_Page text_:
────────

Life Partner? My mom was married to my dad. I know this because on all paperwork she ever had to complete, she always checked the box that said wife. My dad? He always seemed to check the husband box. There never was a partner box. I don’t even know if we can say husband or wife in a sentence anymore. I always understood once you hit a certain age that boyfriend or girlfriend did not work. But one day I woke up and was told it’s correct (not politically) to just say partner. I asked why. This was the reply.
After Gavin Newsom was sworn in as the governor of California (not during the recall, the first time), his wife, Jennifer, announced her decision to forgo the traditional title of “first lady.” She will be known, instead, as California’s “first partner.”
Oy vey. This is not what I was intending to write about but I have no words. I’m sure Gavin’s like, “Look if that makes you happy, cool.” But now if I don’t use this term I’m what? Old? Old school? Selfish? A chauvinist? Does anyone even use that word anymore?
Anyway
That wasn’t my point. I just think I’m getting a little slow on the draw in trying to keep up. But, I did have a point. I want to clear this up.

────────

_Information supplied_:
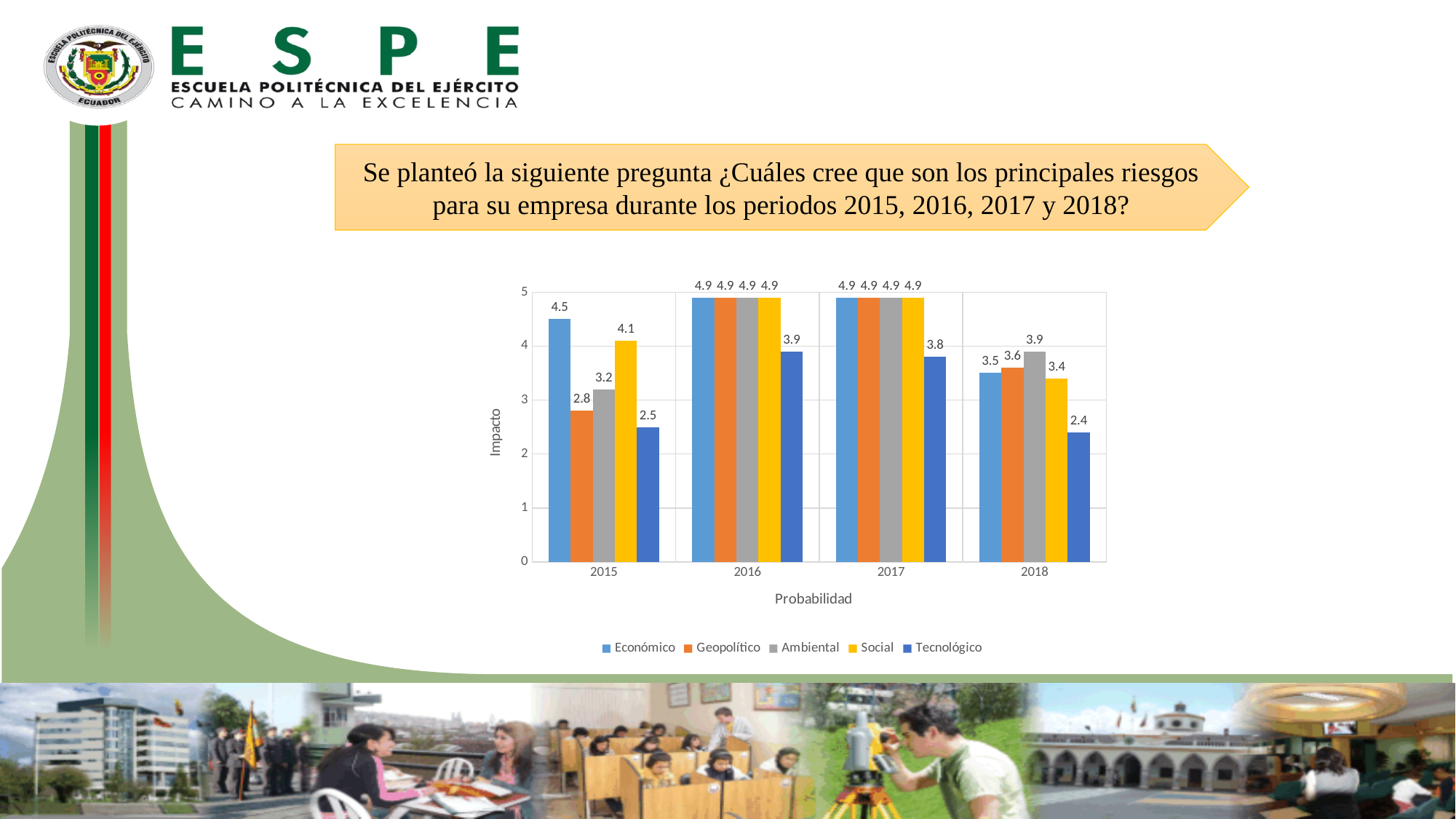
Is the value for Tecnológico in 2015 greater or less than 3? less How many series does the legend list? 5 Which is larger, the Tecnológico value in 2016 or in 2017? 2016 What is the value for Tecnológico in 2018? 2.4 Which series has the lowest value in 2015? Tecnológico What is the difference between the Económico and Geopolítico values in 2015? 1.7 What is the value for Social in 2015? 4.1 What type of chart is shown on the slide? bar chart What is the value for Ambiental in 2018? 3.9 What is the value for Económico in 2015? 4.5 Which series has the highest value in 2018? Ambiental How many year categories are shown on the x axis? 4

────────

_Exercise goal_:
Resume the essay above on calling a spouse a "partner," starting right after "I want to clear this up."

_Answer box_:
Think your wife is your best friend? Guess again. You’re wrong. It doesn’t mean your marriage isn’t wonderful — it’s just a recognition that friendship and marriage, while they share key areas of overlap, are fundamentally different relationships. And conflating the two can cause far more problems for your marriage than your friendships.
In most cases our friends do not live with us, are not financially, legally, relationally entwined with us. Our friends are attached to us because they want to, when they want to. They have volition and empowerment to leave or at least take space from us when necessary. Our partners are connected to our homes, family, schedules, life.
It makes sense that marriage and friendship might be confused with one another. It’s well-documented that marriage is good for individual health, well-being, and longevity, and the same is true of friendship. Married people also tend to rely less on friendships than single people do. But that’s not because their spouses have stepped into the best friend role — it’s because everyone else has. When married, you also have each other’s parents and siblings as sources of support — or even children. Married people tend to have a broader pool of potential supports.
However, that’s different from friendship, and mistaking one for the other can cause conflicts in marriages. Husbands who expect their wives to be their best friends may develop impractical expectations of how they should support them and their decisions. If a man were to quit his job to pursue a passion for carpentry, a friend could easily be his cheerleader. But his wife? She’s going to have questions.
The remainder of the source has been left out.